Text:
★ ★ ★

My company has been great to work with on the issues I have been facing (x-wife getting really ill, her husband being in the hospital for a week, and my personal mental issues and my new meds).
The insurance company I have been trying to work with has not paid me in several weeks - they want more info from my Dr., want me to go see her again. But I can't without a co-pay.
It is not me I am worried about - but my X, who is too ill to work as is her husband right now (he has another surgery coming up June 1) is going to have her electric shut off this week. They have a fridge/freezer with food in it, my daughter has a fish tank with her fish in it that will die without the pumps, she won't be able to stay with her mom without electric (and then the water/internet - and she uses the internet for her home schooling - of course without electric won't matter anyway). So she will have to come live with me - but then I am heading back to work....
No emergency aid for her that she has been able to get, and no pay checks for me until - at the very least if I get approved through the disability insurance I have - next week. I don't have enough in the 401k at this job (been there less than a year) to borrow against yet.

★ ★ ★

Exercise data:
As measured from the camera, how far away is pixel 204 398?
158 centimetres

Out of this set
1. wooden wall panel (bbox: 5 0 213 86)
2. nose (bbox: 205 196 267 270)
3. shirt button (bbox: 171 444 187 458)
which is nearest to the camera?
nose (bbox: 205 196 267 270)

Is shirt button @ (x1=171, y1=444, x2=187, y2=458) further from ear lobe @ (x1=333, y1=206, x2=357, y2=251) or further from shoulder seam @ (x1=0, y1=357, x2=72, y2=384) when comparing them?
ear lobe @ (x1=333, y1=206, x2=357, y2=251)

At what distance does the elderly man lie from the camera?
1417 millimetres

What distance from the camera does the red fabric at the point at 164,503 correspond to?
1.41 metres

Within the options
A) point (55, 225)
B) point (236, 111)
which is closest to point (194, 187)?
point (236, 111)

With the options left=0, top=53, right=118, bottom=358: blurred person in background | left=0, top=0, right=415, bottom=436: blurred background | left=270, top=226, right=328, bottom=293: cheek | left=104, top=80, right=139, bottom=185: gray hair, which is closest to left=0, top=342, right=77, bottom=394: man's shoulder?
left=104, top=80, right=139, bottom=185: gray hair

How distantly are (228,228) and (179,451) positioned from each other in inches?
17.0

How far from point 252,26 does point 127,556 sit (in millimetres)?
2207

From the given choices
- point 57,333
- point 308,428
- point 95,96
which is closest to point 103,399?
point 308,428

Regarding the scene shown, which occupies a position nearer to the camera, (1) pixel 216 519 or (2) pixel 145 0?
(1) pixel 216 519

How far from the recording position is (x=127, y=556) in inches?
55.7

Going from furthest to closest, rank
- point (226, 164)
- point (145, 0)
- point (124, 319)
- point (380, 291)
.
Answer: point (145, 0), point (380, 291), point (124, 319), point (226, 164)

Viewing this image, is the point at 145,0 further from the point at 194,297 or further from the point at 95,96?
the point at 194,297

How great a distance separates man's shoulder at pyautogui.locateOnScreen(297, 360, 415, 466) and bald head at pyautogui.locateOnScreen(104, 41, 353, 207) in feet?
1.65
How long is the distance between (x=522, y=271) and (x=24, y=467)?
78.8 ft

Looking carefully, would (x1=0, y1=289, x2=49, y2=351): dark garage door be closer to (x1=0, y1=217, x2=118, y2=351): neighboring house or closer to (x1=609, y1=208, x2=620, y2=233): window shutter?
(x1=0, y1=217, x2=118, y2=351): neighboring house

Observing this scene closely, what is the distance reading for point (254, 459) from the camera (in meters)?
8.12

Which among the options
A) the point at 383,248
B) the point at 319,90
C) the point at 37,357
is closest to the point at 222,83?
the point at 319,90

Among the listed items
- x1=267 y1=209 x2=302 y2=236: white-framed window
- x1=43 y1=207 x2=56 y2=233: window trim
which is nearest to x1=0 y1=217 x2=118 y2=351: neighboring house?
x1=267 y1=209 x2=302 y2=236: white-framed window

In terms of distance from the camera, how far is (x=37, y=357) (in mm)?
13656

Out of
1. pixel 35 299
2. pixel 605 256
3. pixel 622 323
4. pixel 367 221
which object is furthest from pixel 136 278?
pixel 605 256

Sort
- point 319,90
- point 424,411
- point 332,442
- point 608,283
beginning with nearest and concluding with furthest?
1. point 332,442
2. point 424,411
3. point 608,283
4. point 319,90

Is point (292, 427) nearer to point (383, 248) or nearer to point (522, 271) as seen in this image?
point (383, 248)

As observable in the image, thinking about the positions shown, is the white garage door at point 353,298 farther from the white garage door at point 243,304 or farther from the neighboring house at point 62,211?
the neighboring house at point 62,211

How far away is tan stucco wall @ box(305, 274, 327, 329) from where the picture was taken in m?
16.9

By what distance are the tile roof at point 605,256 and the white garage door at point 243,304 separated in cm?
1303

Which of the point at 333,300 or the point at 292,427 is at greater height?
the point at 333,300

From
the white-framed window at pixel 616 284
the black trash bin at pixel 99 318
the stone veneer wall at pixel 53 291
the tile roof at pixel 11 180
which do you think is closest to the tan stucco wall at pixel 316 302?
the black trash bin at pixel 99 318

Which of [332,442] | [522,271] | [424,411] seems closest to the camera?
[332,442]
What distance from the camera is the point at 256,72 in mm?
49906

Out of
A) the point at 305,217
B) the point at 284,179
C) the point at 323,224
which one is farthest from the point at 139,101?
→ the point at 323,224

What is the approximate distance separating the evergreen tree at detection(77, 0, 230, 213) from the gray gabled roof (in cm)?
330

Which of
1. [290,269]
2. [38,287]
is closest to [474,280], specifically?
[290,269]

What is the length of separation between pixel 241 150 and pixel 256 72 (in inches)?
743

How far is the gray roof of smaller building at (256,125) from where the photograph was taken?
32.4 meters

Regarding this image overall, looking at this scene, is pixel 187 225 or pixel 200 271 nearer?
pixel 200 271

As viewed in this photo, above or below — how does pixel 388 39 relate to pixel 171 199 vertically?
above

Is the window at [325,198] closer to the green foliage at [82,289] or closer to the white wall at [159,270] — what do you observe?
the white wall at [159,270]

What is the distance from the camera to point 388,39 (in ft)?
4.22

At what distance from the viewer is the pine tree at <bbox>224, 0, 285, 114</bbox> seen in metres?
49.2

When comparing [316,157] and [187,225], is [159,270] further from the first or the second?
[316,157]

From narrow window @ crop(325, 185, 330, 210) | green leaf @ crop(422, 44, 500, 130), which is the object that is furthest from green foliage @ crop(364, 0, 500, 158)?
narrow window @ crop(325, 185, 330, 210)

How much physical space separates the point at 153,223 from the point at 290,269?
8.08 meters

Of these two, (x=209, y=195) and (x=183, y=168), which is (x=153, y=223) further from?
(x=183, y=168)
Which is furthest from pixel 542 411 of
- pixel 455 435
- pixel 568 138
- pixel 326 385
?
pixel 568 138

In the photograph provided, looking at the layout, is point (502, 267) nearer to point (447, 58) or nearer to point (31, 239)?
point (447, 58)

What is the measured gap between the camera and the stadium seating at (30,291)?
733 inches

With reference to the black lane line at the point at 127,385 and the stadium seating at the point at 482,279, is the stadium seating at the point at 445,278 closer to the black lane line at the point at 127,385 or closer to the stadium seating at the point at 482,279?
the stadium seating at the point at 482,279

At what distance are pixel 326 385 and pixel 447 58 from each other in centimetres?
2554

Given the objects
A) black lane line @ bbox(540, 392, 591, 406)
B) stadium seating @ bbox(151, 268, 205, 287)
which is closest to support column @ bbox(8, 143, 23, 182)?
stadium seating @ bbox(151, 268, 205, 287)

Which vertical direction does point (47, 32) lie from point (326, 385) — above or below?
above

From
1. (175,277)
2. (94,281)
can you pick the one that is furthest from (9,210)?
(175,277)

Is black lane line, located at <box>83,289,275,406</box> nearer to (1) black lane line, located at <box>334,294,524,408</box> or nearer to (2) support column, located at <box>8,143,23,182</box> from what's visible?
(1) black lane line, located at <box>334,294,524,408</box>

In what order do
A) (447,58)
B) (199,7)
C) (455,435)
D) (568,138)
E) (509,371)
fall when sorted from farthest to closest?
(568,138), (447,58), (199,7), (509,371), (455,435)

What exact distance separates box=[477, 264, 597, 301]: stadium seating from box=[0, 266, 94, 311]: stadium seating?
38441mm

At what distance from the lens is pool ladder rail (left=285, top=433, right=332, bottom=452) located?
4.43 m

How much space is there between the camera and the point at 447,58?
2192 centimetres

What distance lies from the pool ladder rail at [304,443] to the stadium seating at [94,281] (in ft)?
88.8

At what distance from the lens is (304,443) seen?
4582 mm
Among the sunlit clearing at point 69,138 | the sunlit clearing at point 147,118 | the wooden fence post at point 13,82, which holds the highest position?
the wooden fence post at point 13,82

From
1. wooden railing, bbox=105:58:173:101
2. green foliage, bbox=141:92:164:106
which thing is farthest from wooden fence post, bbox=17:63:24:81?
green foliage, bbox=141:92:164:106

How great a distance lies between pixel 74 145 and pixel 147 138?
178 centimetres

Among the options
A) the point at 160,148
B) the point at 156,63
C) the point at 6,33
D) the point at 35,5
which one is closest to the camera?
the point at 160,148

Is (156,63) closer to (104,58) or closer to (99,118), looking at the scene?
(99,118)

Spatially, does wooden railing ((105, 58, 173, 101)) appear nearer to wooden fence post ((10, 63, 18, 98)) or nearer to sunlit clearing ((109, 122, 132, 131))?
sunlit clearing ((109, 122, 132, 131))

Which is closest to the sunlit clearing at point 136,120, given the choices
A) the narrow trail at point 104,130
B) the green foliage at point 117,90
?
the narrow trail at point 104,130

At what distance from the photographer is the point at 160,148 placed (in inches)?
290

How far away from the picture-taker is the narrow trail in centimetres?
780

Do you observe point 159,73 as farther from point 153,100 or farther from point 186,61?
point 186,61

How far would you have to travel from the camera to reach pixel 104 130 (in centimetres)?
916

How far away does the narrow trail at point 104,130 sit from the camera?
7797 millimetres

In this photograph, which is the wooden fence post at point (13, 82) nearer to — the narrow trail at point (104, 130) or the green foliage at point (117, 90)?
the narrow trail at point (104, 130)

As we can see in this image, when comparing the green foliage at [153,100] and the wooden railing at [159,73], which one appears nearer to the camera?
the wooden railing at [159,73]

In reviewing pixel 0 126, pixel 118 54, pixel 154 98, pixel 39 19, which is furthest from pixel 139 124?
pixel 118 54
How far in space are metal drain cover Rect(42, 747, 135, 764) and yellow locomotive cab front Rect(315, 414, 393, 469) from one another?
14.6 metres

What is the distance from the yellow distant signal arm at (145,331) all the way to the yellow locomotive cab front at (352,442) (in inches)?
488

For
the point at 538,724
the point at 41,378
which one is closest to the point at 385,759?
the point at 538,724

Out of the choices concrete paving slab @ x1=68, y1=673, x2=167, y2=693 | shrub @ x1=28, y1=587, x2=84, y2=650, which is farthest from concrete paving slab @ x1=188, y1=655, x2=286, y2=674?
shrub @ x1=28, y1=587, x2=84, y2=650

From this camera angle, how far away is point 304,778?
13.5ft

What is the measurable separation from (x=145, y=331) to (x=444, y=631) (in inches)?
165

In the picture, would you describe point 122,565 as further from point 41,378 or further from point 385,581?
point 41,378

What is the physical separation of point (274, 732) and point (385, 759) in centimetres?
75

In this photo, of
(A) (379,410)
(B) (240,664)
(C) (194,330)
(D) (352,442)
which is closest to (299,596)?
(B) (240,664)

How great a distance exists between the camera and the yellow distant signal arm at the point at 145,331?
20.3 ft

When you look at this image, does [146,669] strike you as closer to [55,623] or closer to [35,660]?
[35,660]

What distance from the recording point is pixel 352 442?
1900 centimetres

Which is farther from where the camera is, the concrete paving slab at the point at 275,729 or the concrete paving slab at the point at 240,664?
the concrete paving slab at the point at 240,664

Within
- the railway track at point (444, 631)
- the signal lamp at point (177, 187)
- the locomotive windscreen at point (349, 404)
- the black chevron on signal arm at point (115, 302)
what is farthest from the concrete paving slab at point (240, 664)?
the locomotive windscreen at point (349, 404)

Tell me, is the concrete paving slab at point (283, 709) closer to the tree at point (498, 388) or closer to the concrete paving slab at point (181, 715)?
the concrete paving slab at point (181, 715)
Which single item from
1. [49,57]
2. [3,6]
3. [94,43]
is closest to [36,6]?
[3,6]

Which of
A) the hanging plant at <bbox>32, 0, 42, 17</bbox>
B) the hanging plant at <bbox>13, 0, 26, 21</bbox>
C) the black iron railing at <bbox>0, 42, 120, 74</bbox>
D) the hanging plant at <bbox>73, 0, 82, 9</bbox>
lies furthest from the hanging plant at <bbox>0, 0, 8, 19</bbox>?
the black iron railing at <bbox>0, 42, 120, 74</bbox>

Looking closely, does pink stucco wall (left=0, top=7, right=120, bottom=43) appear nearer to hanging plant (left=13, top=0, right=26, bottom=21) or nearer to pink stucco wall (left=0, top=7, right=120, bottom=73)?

★ ★ ★

Exercises:
A. According to the text, on what date is the ex-wife's husband scheduled for another surgery?
B. Print the part of the text that opens with the words containing "My company has" and closes with "without a co-pay.".

Answers to this exercise:
A. June 1

B.
My company has been great to work with on the issues I have been facing (x-wife getting really ill, her husband being in the hospital for a week, and my personal mental issues and my new meds).
The insurance company I have been trying to work with has not paid me in several weeks - they want more info from my Dr., want me to go see her again. But I can't without a co-pay.